◆ Goal 1
Recast everything in the records from the first line down to the line containing "0.78 metres" as a numbered list, and leave out blank lines.
-- START Source text --
In summary, based on this study's detection of crop canopy organs in raw image and mapping of prediction boxes to the DOM, as well as the analysis of YOLOv10n's performance in detecting canopy organs, we propose two directions for future research. First, this study does not improve the detection algorithm specifically for morphologically complex rice panicles; future research could focus on developing general algorithms targeting complex canopy organs. Second, the data annotation process still requires manual handling, especially in high-density and complex scenarios, which demands significant time and effort. Thus, developing automated tools for data annotation would be beneficial to enhance research efficiency.
-- END Source text --
◆ Goal 2
Rewrite everything in the text on detecting crop canopy organs from "In summary, based" down to "enhance research efficiency.", and put "wheat spikes" in place of "rice panicles".
-- START Dataset excerpts --
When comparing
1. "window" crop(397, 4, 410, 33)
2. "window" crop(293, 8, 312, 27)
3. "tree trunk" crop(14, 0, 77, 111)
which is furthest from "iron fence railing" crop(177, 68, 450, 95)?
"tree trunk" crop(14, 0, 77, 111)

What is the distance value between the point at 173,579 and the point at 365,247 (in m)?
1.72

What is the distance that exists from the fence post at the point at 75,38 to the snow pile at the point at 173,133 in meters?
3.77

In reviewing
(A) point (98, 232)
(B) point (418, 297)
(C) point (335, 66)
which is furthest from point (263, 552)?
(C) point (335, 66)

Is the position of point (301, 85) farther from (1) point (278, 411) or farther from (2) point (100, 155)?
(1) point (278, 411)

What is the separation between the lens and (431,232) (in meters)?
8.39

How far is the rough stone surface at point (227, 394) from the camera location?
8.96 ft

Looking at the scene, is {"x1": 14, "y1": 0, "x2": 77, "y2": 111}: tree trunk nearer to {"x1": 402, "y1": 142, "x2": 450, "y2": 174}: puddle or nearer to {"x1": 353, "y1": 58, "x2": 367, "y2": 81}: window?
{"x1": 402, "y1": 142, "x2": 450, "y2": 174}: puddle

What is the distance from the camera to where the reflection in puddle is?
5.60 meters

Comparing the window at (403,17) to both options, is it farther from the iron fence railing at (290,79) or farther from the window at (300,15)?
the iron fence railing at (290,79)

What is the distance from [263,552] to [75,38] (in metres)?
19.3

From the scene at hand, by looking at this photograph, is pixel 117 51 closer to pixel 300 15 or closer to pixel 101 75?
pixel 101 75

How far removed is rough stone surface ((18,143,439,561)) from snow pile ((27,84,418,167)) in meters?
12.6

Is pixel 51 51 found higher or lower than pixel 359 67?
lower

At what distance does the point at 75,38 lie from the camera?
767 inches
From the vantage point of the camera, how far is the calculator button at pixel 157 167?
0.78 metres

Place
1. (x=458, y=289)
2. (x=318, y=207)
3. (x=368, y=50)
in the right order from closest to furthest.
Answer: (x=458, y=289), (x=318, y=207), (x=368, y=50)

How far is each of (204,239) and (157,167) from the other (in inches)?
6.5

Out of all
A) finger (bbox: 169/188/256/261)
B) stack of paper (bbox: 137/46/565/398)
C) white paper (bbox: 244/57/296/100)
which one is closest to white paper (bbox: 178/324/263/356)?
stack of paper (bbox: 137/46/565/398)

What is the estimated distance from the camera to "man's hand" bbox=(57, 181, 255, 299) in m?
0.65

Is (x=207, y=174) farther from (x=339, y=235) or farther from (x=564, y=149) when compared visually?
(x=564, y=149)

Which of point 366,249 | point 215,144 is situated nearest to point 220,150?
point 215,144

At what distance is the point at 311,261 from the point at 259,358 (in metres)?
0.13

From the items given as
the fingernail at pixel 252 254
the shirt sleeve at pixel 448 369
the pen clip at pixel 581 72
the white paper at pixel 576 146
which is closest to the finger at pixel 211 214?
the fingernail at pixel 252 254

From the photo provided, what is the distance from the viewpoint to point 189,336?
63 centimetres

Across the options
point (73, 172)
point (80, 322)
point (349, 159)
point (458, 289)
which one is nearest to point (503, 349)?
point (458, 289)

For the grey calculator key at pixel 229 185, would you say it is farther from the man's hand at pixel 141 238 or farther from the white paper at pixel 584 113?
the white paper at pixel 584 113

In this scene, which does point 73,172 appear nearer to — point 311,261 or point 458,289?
-- END Dataset excerpts --
◆ Complete answer 1
1. When comparing
2. 1. "window" crop(397, 4, 410, 33)
3. 2. "window" crop(293, 8, 312, 27)
4. 3. "tree trunk" crop(14, 0, 77, 111)
5. which is furthest from "iron fence railing" crop(177, 68, 450, 95)?
6. "tree trunk" crop(14, 0, 77, 111)
7. What is the distance value between the point at 173,579 and the point at 365,247 (in m)?
8. 1.72
9. What is the distance that exists from the fence post at the point at 75,38 to the snow pile at the point at 173,133 in meters?
10. 3.77
11. In reviewing
12. (A) point (98, 232)
13. (B) point (418, 297)
14. (C) point (335, 66)
15. which is furthest from point (263, 552)?
16. (C) point (335, 66)
17. Is the position of point (301, 85) farther from (1) point (278, 411) or farther from (2) point (100, 155)?
18. (1) point (278, 411)
19. What is the separation between the lens and (431,232) (in meters)?
20. 8.39
21. How far is the rough stone surface at point (227, 394) from the camera location?
22. 8.96 ft
23. Looking at the scene, is {"x1": 14, "y1": 0, "x2": 77, "y2": 111}: tree trunk nearer to {"x1": 402, "y1": 142, "x2": 450, "y2": 174}: puddle or nearer to {"x1": 353, "y1": 58, "x2": 367, "y2": 81}: window?
24. {"x1": 402, "y1": 142, "x2": 450, "y2": 174}: puddle
25. What is the distance from the camera to where the reflection in puddle is?
26. 5.60 meters
27. Comparing the window at (403,17) to both options, is it farther from the iron fence railing at (290,79) or farther from the window at (300,15)?
28. the iron fence railing at (290,79)
29. What is the distance from [263,552] to [75,38] (in metres)?
30. 19.3
31. From the scene at hand, by looking at this photograph, is pixel 117 51 closer to pixel 300 15 or closer to pixel 101 75?
32. pixel 101 75
33. How far removed is rough stone surface ((18,143,439,561)) from snow pile ((27,84,418,167)) in meters?
34. 12.6
35. Is pixel 51 51 found higher or lower than pixel 359 67?
36. lower
37. At what distance does the point at 75,38 lie from the camera?
38. 767 inches
39. From the vantage point of the camera, how far is the calculator button at pixel 157 167?
40. 0.78 metres

◆ Complete answer 2
In summary, based on this study's detection of crop canopy organs in raw image and mapping of prediction boxes to the DOM, as well as the analysis of YOLOv10n's performance in detecting canopy organs, we propose two directions for future research. First, this study does not improve the detection algorithm specifically for morphologically complex wheat spikes; future research could focus on developing general algorithms targeting complex canopy organs. Second, the data annotation process still requires manual handling, especially in high-density and complex scenarios, which demands significant time and effort. Thus, developing automated tools for data annotation would be beneficial to enhance research efficiency.